Chapter 7 - Kabar Buruk

Debu mengepul membentuk polusi yang membuat hari terasa semakin panas. Lapar dan dahaga sedari tadi menggelayuti tubuh kecil Anggi yang menunggu kakak laki-lakinya menjemput dirinya dari sekolah. Bu guru yang sedari tadi menemani Anggi tak henti-hentinya tersenyum ke arah Anggi yang sesekali menoleh ke arah bu guru.

"Anggi mau minum?" tawar Bu Ami yang merupakan wali kelas Anggi.

Anggi hanya menggeleng menolak tawaran Bu Ami.

Raut wajah pucat dengan mata yang tak sepenuhnya sadar membuat Bu Ami merasa iba dengan kondisi Anggi. Beliau menghubungi Genta untuk segera datang ke sekolah untuk menjemput Anggi yang sempat tak sadarkan diri di lapangan setelah mengikuti upacara bendera. Untung saja minggu ini sekolah Genta sedang mengadakan Penilaian Tengah Semester dan membuat Genta bersama teman-teman seangkatannya pulang lebih awal dari pada adik kelas mereka. Selang beberapa jam, Genta datang dengan terengah-engah dan keringat membasahi dahinya.

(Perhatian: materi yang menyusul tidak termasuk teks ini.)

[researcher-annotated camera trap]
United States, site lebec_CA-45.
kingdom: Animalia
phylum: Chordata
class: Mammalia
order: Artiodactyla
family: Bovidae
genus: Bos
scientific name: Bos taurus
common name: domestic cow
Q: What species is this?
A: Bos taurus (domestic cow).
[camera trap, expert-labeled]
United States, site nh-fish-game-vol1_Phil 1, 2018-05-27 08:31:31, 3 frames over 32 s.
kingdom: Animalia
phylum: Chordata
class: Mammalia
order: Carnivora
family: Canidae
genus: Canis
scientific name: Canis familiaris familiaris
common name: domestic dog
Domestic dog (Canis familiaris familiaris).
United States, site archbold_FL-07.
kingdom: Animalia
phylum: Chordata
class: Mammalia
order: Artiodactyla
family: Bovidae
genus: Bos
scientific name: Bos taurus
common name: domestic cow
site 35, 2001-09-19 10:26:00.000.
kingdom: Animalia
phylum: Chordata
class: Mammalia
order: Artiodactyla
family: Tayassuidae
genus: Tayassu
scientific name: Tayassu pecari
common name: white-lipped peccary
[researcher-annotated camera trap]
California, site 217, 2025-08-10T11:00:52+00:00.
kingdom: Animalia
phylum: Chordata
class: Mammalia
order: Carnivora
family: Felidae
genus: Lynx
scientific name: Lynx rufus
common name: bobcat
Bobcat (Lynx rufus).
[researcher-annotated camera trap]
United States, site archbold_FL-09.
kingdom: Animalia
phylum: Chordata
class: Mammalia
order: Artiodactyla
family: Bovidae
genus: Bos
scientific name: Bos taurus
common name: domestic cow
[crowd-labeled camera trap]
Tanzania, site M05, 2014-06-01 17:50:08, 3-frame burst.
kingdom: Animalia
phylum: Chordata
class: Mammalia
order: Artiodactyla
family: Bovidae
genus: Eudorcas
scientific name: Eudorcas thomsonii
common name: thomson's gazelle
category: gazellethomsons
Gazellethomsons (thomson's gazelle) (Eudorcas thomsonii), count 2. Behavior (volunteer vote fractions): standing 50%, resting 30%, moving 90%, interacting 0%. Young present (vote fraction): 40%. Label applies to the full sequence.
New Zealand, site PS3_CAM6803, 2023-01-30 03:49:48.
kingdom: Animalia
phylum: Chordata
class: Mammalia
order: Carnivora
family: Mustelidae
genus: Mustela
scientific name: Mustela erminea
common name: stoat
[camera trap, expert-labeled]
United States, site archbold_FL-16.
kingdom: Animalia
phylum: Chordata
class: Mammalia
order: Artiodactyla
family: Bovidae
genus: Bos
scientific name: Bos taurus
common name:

"Mas Genta ya?" tanya BuAmi memastikan.

"Iya, bu. Saya Genta, ada apa ya bu? Apa Anggi buat masalah di sekolah?" tanya Genta.

"Silahkan duduk dulu, mas. Biar saya jelaskan."

"Begini, Anggi sudah beberapa kali pingsan di sekolah. Sepertinya Anggi perlu diperiksakan ke klinik atau rumah sakit supaya tahu penyakitnya." Jelas Bu Ami dengan suara lembutnya.

"Iya, bu. Anggi memang punya anemia." Jawab Genta.

"Tapi kalau bisa, coba diperiksakan aja ya, mas. Barangkali ada penyakit apa yang nggak kita tahu dan supaya dapat obat yang jelas juga dari dokter." Jelas Bu Ami lagi.

"Oh, iya bu. Nanti saya sampaikan ke orang tua saya." Jawab Genta.

"Sudah, itu saja yang mau saya sampaikan."

"Baik, bu. Sebelumnya makasih ya bu atas perhatian ibu ke adik saya." Jawab Genta yang dilanjutkan dengan berpamitan pulang.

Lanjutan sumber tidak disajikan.